In July and September of 2004 a joint Russian-American expedition was conducted on the board of “Professpr Khromov” research vessel to the Sea of Bering and the Sea of Chukotka according to the program “RUSALKA” (The Russian-American Long-Term Census of Arctic).  The investigations within that project may become the key point in the efforts of researchers of different countries to do a long-scale project of the investigation of the Sea of Bering’s and the Sea of Chukotka’s water cycle and co-influence of arctic and pacific waters on the structure of those seas.  Besides hydro physical and hydro chemical features’ investigations, the program should include the information on sedimentation, marine flora and fauna.

 

Beginning 1998 through 2001 joint investigations with the researchers of the Japan Science and Technology Corporation were conducted on the board of the “Professor Khormov” research vessel in the Sea of Okhotsk.  For three years the water cycle through Kuril straits, water’s and currents’ structure on Sakhalin shelf and the Sea of Okhotsk were being investigated.

▸ INSTRUCTIONS FOR THE TASK
Resume the account of the research vessel's expeditions, picking up right after its final sentence.

▸ DATA LINES

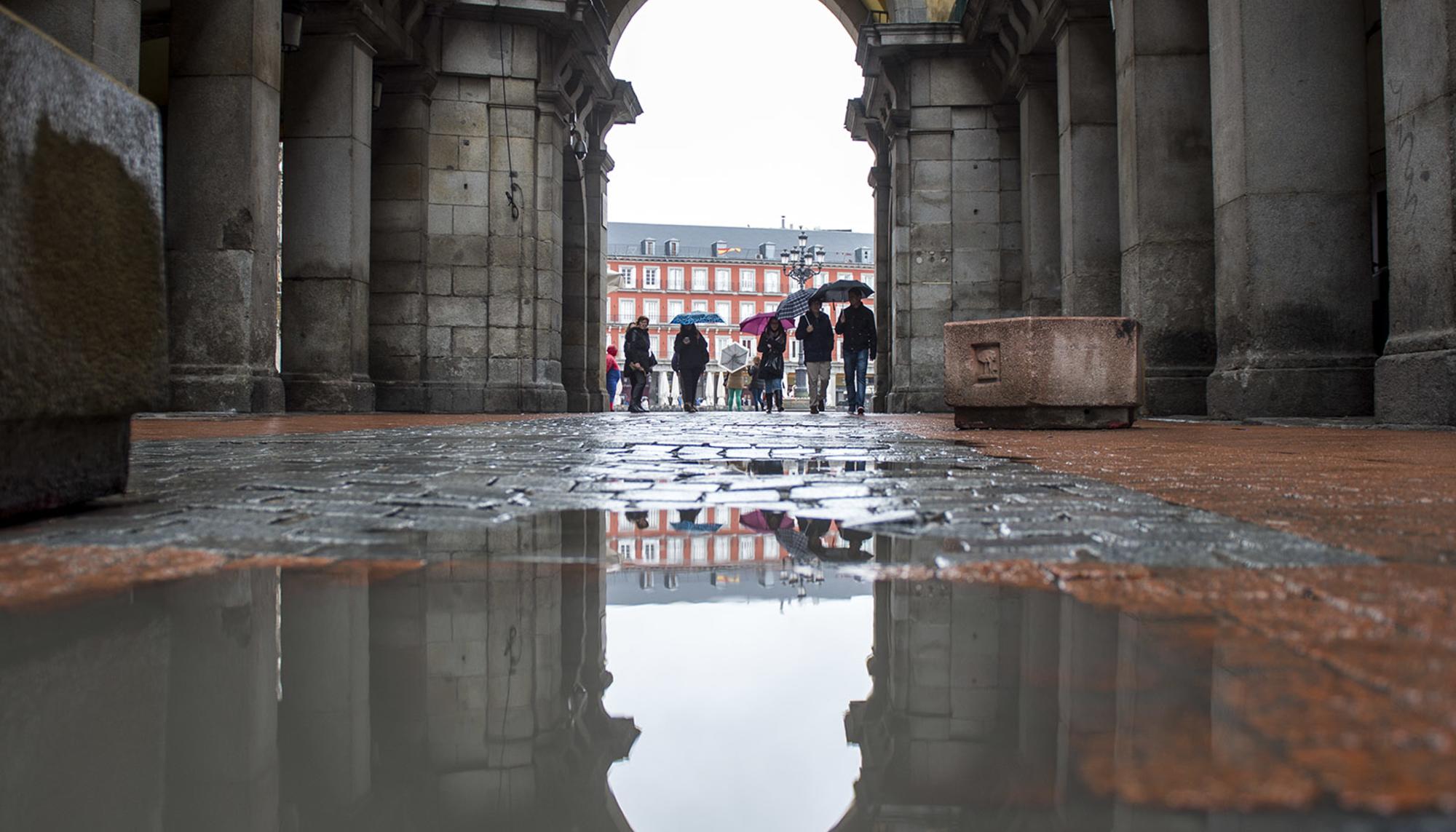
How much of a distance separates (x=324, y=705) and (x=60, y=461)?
1.84m

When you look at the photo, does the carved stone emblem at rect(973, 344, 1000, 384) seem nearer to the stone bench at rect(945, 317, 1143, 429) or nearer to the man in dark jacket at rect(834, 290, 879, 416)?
the stone bench at rect(945, 317, 1143, 429)

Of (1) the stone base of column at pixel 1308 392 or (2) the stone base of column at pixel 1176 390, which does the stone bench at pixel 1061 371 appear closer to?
Answer: (1) the stone base of column at pixel 1308 392

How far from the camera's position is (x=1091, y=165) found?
1238 cm

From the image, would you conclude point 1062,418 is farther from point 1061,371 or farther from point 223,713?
point 223,713

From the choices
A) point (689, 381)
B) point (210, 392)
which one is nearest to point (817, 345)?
point (689, 381)

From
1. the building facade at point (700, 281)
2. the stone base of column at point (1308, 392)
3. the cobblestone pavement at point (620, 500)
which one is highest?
the building facade at point (700, 281)

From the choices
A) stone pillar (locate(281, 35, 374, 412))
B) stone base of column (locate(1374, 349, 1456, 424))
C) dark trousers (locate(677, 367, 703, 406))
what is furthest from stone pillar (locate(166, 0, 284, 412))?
dark trousers (locate(677, 367, 703, 406))

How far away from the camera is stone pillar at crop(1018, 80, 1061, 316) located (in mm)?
15008

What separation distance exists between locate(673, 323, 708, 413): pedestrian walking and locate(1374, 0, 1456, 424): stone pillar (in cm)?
1463

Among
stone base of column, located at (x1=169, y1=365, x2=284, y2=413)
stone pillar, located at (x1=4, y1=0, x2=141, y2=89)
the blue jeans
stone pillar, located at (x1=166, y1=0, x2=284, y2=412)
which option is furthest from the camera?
the blue jeans

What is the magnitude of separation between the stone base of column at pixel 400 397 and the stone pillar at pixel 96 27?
Result: 7.12m

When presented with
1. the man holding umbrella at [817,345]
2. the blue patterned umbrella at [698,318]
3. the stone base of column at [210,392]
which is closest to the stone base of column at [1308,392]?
the man holding umbrella at [817,345]

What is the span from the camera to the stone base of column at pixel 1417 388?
6.44 meters

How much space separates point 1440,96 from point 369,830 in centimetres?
754
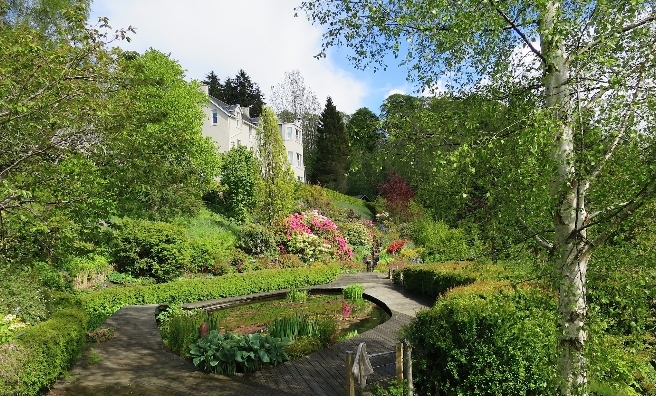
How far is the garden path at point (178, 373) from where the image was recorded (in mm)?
7105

▸ WRITTEN ANSWER
During the past years many investigations were conducted on the boards of “Pavel Gordienko” and “Professor Khromov” research vessels on Sakhalin shelf.  Ecological monitoring in the area of Molikpaq platform’s operation was conducted including the analysis of water samples, bed silt, plankton and benthos for contaminants, hydro chemical parameters measurement, and background surveys for the assessment of ecological condition of marine environment in the area of gas-oil fields.  Geophysical and engineering geological investigations of Sakhalin shelf were conducted on “Valerian Uryvaev”, “Mirazh” and “Academic Shakalskiy” research vessels owned by the FERHRI.

 

Researchers of the FERHRI participated in setting of deployed floats-profiles.  In 1999 “Professor Khromov” and “Academic Shokalskiy” research vessels were utilized to install 32 deployed floats profiles in the Sea of Japan.  In 2002-2003 25 deployed floats profiles were installed in the Indian Ocean and 24 ones in the Antarctic.